An impasse has thus been reached, whereby the government refuses to allow these judges to perform their duties, while the legal fraternity continues to impress that these judges have not ceased to hold office. Ironically while the judiciary is accused of having sheltered terrorists, the government itself admitted on state television of having released 29 militants (convicted by Anti-Terrorism Courts) in exchange for 213 kidnapped troops whereas the Supreme Court does not even have a single militants release to its record. Hence, the act of deposing judges, the lawyers believe, is a gross breach of the doctrine of separation of powers and the rule of law, and an encroachment upon judicial autonomy.

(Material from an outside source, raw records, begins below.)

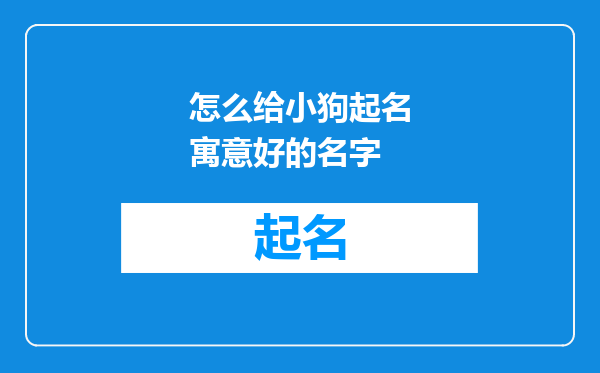 怎么给小狗起名寓意好的名字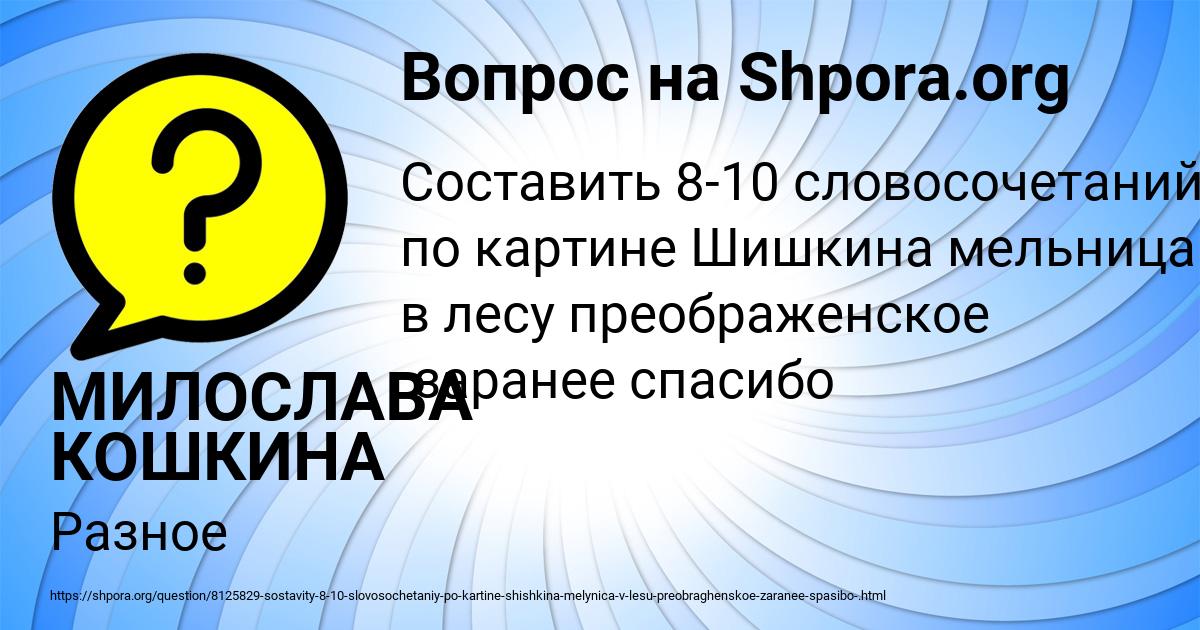 Картинка с текстом вопроса от пользователя МИЛОСЛАВА КОШКИНА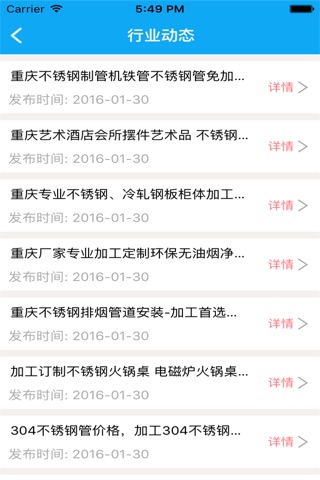 重庆不锈钢加工网 screenshot 4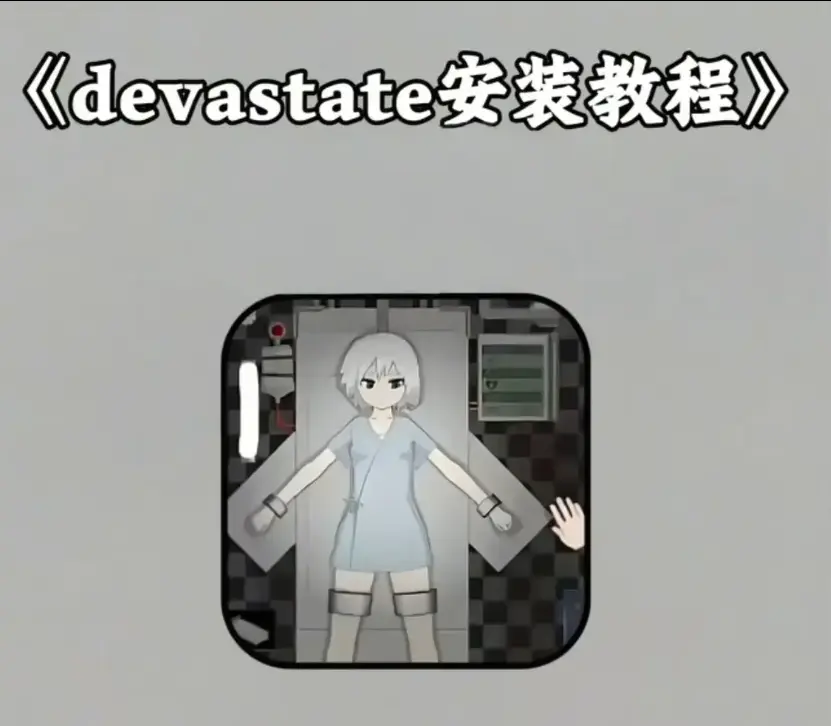 《肆虐》免费下载安装包 - 《肆虐》无限内购破解版安卓IOS双端纯净包 - 全流程通关攻略及隐藏彩蛋合集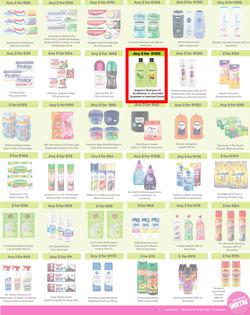 Game : More 4 Less (01 November - 31 January 2025), page 7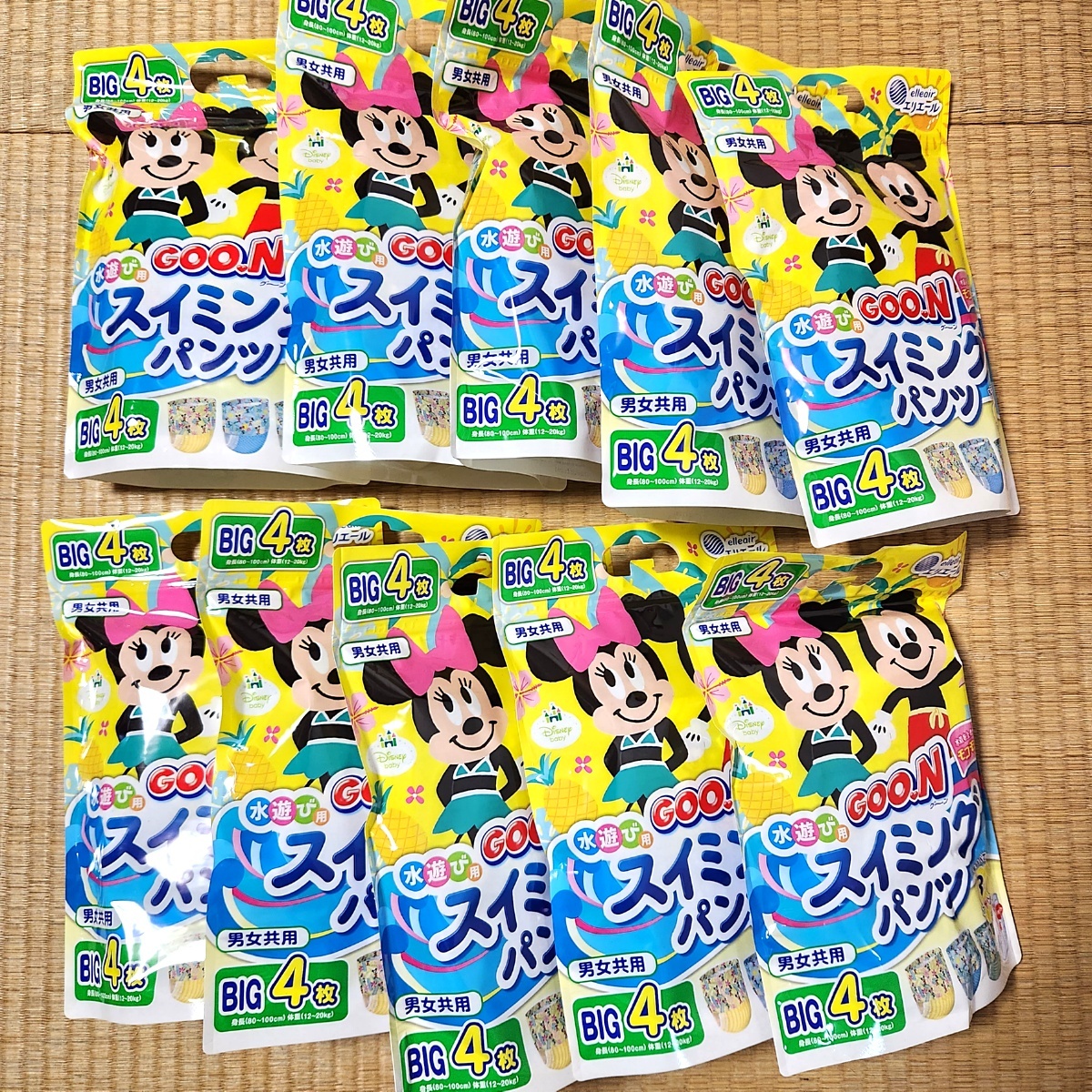  unopened 4 sheets insertion ×10 point GOONg-n swimming pants BIG size 80-100cm 12-20kg man woman common use 100s24-1087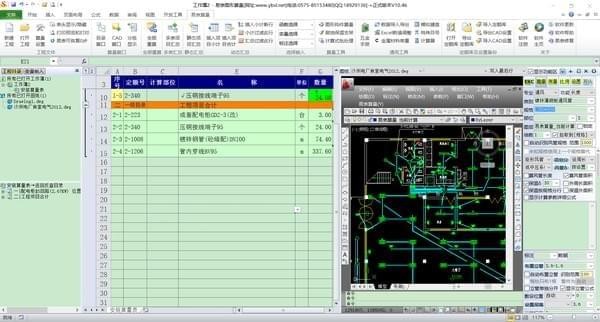 易表图形算量免费提供下载_绿色中文版免费下载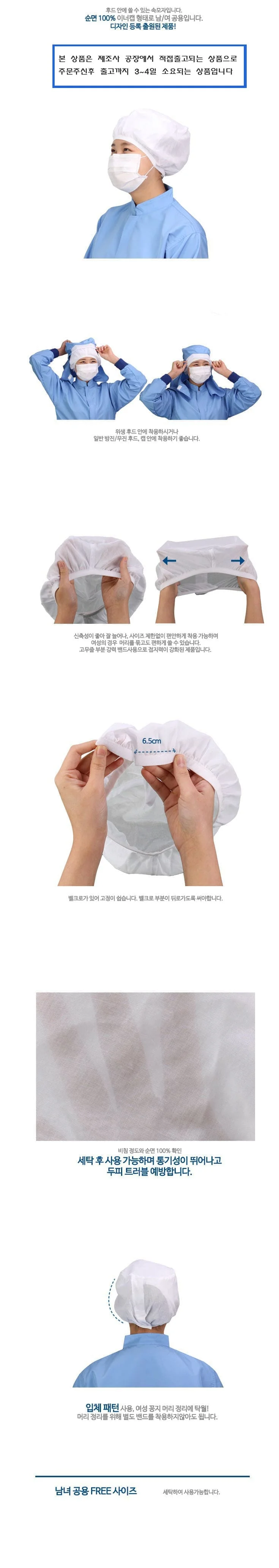 위생 속모자 순면 헤어캡 밴드형 후드 속모자 10P 상세2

In an interview with Newsline, eminent barrister and advocate of the Supreme Court, Qazi Faez Isa puts it this way; “a judge continues in his office until he retires, expires or is removed, whereby the mechanism for removal of a judge lies in the formation of the Supreme Judicial Council, which gives them a right to fair hearing and then pronounces whether they are found guilty of the alleged charges or otherwise.
Till then, the judiciary in Pakistan rests in an air of uncertainty, between lawyers, deposed judges , installed judges, civil society members and political parties. While ironically most political leaders vehemently advocate an independent judiciary, there is a marked reluctance to pressurize the government for the reinstatement of these deposed honest and upright judges, as if this “independent judiciary is going to be showered from the heavens above. Hence for now, the pens have been put to halt, voices silenced, movement hampered, and the entire judicial system paralysed.
All of this seems to be a repetition of history but what is really different this time, is how the silence of the judiciary has echoed in the form of seismic tremours within and outside of Pakistan causing the very faÃƒÂ§ade of the present regime to come crumbling down to pieces.
Now the question is whether this judicial resistance will bear fruit and result in the greater common good of the people to prevail or is the struggle for an independent judiciary a lost cause?
 Federation of Pakistan v. Moulvi Tamizuddin Khan; PLD 1955 FC 240.
 Pakistan Steel Mills Privatization Case; Hasba Bill Case; Missing Persons Case; May 12 Petition.
 Article 209 of the Constitution of Islamic Republic of Pakistan (1973).
 Zafar Ali Shah v. General Pervez Musharraf; PLD 2000 SC 869.
 By virtue of Oath of Office (Judges) Order, 2007.